Frequently Asked Questions

Based on 11,900 roles with disclosed compensation, the median salary for AI/ML Engineer positions is $178,940. Actual compensation varies by seniority, location, and company stage.
Python and PyTorch dominate the requirements. Most roles expect experience with cloud platforms (AWS, GCP, or Azure) and familiarity with ML frameworks like TensorFlow or JAX. RAG (Retrieval-Augmented Generation) has become a top-3 skill requirement as companies integrate LLMs into their products. Docker and Kubernetes show up in about a third of postings, reflecting the production focus of the role.
About 16% of the 3,824 AI roles we track offer remote work. Remote availability varies by company and seniority level, with senior and leadership roles more likely to offer location flexibility.

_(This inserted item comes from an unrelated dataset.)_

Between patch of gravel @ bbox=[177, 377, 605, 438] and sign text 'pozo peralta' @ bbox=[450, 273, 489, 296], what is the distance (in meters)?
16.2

Symhas is among the companies actively hiring for AI and ML talent. Check our company profiles for detailed breakdowns of open roles, salary ranges, and hiring trends.
Common next steps from AI/ML Engineer positions include ML Architect, AI Engineering Manager, Principal ML Engineer. Progression depends on whether you lean toward technical depth, people management, or product strategy.